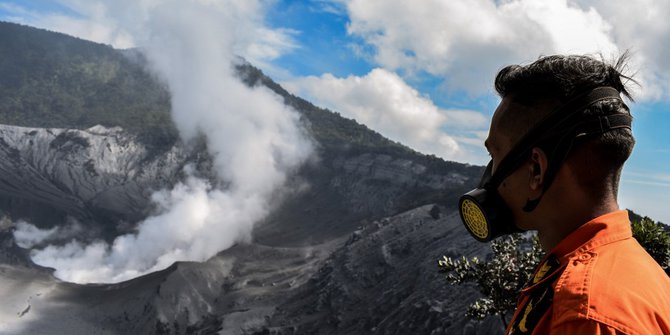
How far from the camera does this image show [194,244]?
73188 mm

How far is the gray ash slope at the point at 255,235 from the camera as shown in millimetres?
39375

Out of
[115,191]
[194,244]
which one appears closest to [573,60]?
[194,244]

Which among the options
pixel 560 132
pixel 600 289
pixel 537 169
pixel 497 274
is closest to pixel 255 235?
pixel 497 274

▶ [Set exercise]:
Copy out every line of the entries above verbatim, including the answers, and leave out the picture.

▶ [Answer for the task]:
How far from the camera does this image show [194,244]?
73188 mm

How far is the gray ash slope at the point at 255,235 from the camera as shown in millimetres?
39375

Out of
[115,191]
[194,244]
which one appears closest to [573,60]?
[194,244]

Which among the options
pixel 560 132
pixel 600 289
pixel 537 169
pixel 497 274
is closest to pixel 255 235?
pixel 497 274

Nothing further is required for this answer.